_EXCERPT TO READ_:
[Begin]

Mozilla might launch Firefox premium in 2019 - rolph
https://www.ghacks.net/2019/06/09/mozilla-might-launch-firefox-premium-in-2019/
======
Accacin
Jeez, the comments on the linked article are abysmal. If Firefox release a
premium version, I'm very open to paying. I prefer to pay for things I find
useful and a browser is arguably one of the most important programs on a
modern machine.

------
gexla
Quick search, here's a 2017 annual report.

> Today, the majority of Mozilla Corporation revenue is generated from global
> browser search partnerships, including the deal negotiated with Google in
> 2017 following Mozilla’s termination of its search agreement with Yahoo/Oath
> which required ongoing payments to Mozilla that remain the subject of
> litigation.

[https://www.mozilla.org/en-
US/foundation/annualreport/2017/](https://www.mozilla.org/en-
US/foundation/annualreport/2017/)

Not a great position to be in. I would pay for a premium version.

------
octosphere
I'm actually genuinely excited for this. Although Firefox's VPN should be free
like Opera's[0] or even freemium where users get a more advanced set of VPN
features for a small fee each month, and for the free tier, a limited set of
options like limited choice of countries, and a bandwidth quota.

[0] [https://www.opera.com/computer/features/free-
vpn](https://www.opera.com/computer/features/free-vpn)

------
equalunique
I'd pay for it.

------
rolph
i find this distressing but not unforeseen. im hoping mozilla wont fall down
the same we need more revenue slope as a lot of others have before they went
full subscription model.

[End]

(Excerpts of labeled region data)
[Begin]

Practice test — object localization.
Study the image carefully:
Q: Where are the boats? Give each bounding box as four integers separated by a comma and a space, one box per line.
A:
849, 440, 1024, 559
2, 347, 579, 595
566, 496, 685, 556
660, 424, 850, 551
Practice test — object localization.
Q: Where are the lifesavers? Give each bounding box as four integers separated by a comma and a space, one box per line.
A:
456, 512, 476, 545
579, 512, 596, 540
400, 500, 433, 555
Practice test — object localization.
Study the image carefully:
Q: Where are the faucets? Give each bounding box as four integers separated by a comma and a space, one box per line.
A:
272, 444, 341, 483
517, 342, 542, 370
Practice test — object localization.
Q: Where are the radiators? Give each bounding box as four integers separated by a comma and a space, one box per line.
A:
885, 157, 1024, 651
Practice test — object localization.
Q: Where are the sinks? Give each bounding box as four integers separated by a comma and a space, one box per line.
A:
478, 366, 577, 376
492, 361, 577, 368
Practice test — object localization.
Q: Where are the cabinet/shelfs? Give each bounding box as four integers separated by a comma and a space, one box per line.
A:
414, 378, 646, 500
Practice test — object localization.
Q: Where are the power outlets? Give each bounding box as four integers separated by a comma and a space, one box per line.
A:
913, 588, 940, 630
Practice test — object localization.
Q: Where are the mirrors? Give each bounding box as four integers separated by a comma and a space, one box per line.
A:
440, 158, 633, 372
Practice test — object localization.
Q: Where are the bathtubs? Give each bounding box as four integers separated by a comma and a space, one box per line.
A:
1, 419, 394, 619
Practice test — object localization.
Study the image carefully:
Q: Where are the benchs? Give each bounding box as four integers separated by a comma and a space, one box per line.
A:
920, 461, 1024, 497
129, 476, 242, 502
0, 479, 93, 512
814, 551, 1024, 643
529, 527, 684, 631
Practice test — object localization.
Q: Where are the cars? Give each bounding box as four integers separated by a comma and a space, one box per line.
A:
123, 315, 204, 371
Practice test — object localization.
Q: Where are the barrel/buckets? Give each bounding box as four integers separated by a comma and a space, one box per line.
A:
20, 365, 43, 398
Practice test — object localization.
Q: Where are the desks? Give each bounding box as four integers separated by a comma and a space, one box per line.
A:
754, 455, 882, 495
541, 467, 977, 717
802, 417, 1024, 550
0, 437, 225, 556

[End]

_GIVEN EXERCISE_: Output the passage of the Firefox premium thread starting at "Not a great" and ending at "vpn](https://www.opera.com/computer/features/free-vpn)", word for word.

_FULL RESPONSE_:
Not a great position to be in. I would pay for a premium version.

------
octosphere
I'm actually genuinely excited for this. Although Firefox's VPN should be free
like Opera's[0] or even freemium where users get a more advanced set of VPN
features for a small fee each month, and for the free tier, a limited set of
options like limited choice of countries, and a bandwidth quota.

[0] [https://www.opera.com/computer/features/free-
vpn](https://www.opera.com/computer/features/free-vpn)